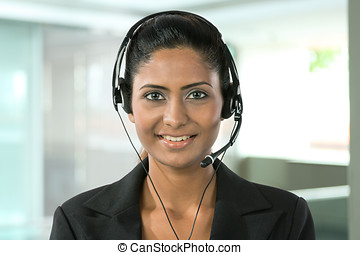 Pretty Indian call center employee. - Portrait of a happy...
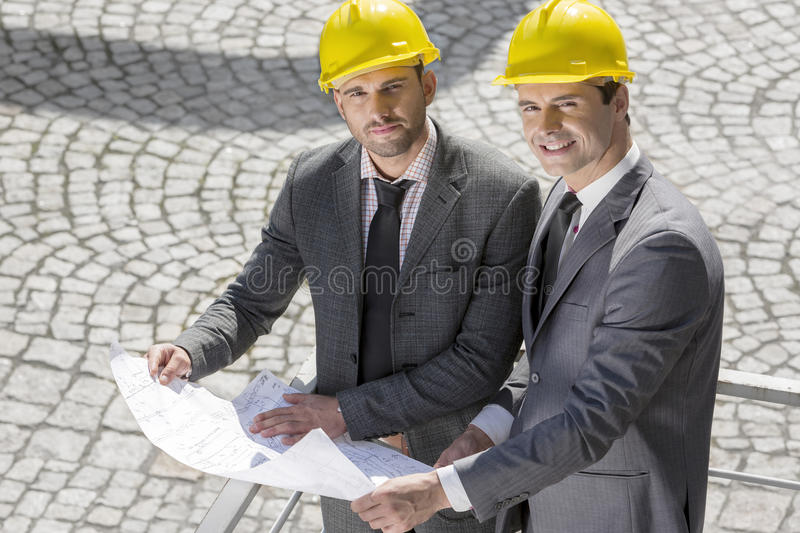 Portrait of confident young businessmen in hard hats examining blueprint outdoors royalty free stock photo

= = = = =

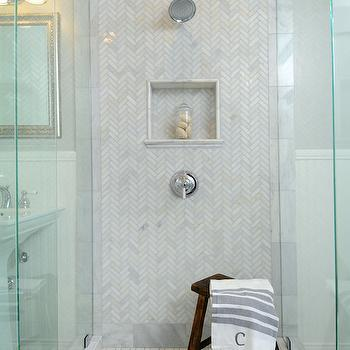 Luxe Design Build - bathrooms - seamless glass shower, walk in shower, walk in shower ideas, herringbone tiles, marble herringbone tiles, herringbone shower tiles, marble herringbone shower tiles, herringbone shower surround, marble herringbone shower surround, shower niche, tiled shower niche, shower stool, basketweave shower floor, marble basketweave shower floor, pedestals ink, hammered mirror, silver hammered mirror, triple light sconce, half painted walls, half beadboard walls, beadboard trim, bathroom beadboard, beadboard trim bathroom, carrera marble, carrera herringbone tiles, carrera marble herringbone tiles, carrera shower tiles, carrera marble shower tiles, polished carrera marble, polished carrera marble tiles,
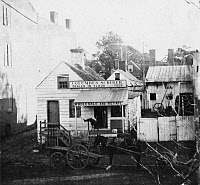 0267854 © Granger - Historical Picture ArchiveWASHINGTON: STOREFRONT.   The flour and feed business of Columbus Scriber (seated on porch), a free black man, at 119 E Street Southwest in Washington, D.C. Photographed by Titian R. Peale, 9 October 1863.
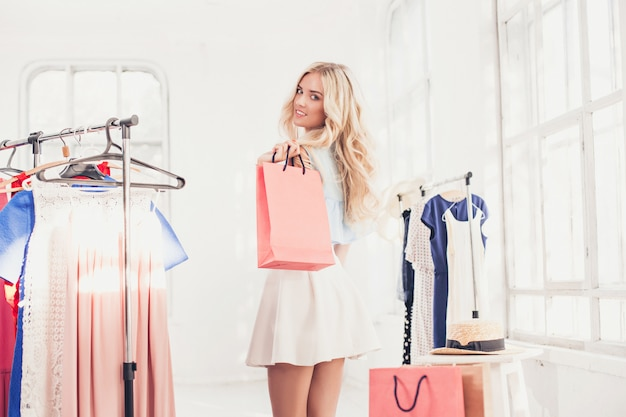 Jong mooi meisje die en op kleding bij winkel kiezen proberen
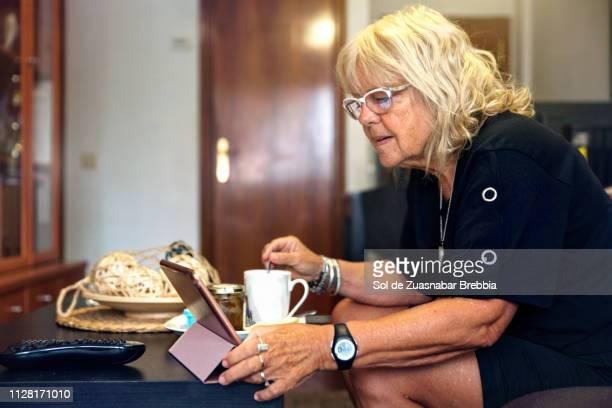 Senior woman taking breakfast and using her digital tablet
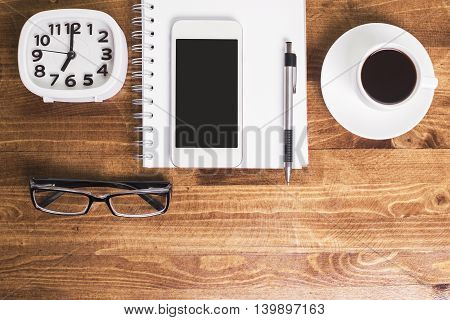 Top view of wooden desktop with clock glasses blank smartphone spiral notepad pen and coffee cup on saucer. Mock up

= = = = =

- Task requirements -
In the entries above, find the line containing "Senior woman taking" and the line containing "Top view of", then copy both and every line between them exactly, without any picture.

- Solution for this problem -
 Senior woman taking breakfast and using her digital tablet
 Top view of wooden desktop with clock glasses blank smartphone spiral notepad pen and coffee cup on saucer. Mock up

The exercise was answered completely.